The film’s strength is Eddie Redmayne’s terrific, consistent performance as Hawking, who goes from a carefree young student at Cambridge in the mid 1960s to a world-class thinker, even as his body succumbs to neuromuscular disease leaving him wheelchair-bound and able to speak only through a computer-enabled voice. Essentially an intimate marital drama rather than a career story, the film focuses on Hawking’s first marriage to literature student Jane Wilde (Felicity Jones) and her unwavering loyalty to him since the onset of his illness.

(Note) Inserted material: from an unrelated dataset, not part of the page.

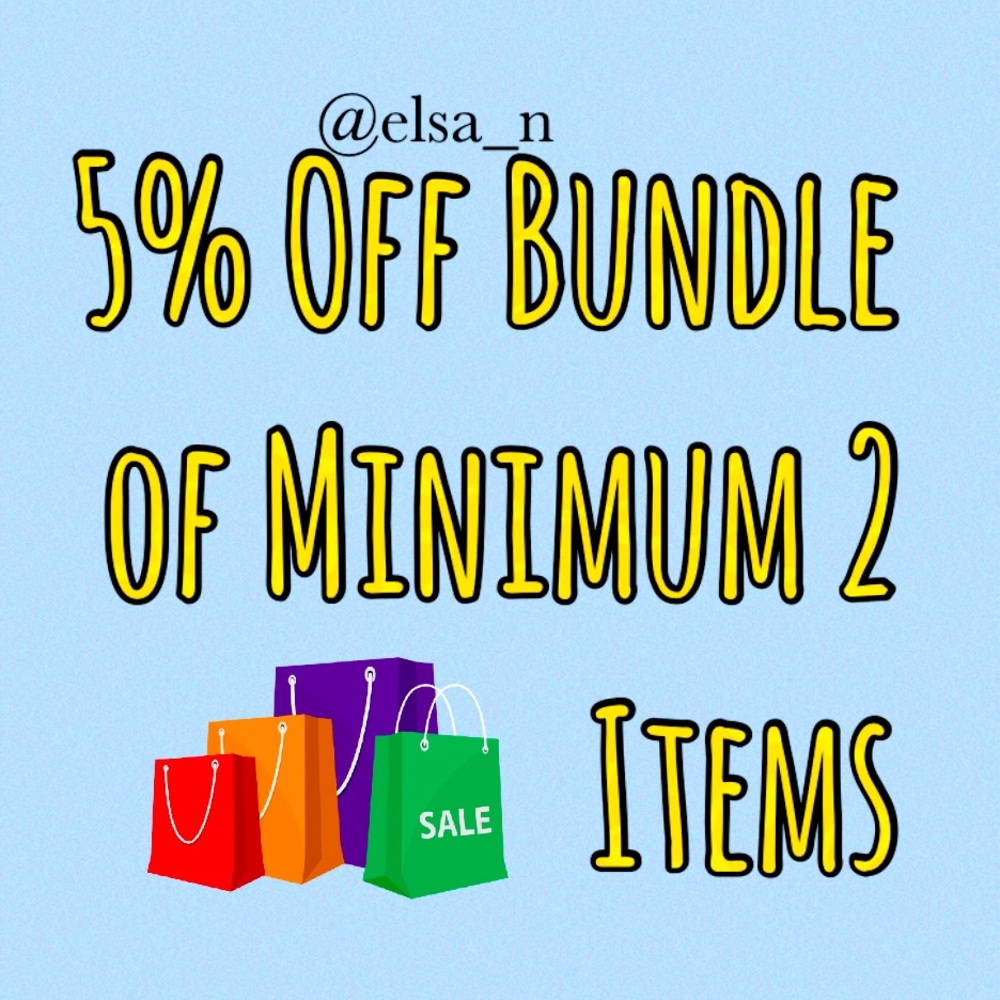 NOW!! 15% Off Bundle of 2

Well made and incredibly acted, the film nevertheless falls short on account of its unwillingness to dig deeper. You can’t help suspecting that you’re being served a more cheery version of events, given Hawking’s progressively deteriorating condition and the strain that puts on the marriage. Also, no matter how many times the words “relativity” and “space time singularity” are thrown around in conversations, you never quite get a sense of what Hawking’s achievement really means.
Yet, a few scenes in the film are excellently constructed, like the one in which Jane realizes her marriage is over. It’s done without any melodrama or messiness, and yet it’s a deeply affecting moment. Redmayne and Jones have excellent chemistry together, each doing their best work here. Not only does Redmayne get Hawking’s condition just right – the awkward walk, the twitch, the head-tilt – he even gives us occasional glimpses of his sly sense of humor. Jones has a far less showy role, but she’s just as impressive with a subtle turn that alternately reveals steely resolve and patience, and ultimately the heartbreak her character endures.
For their performances alone, The Theory of Everything might be worth a watch. Evidently, this true-life story has been Hollywood-ized for awards recognition and mass appeal. I’m going with two-and-a-half out of five.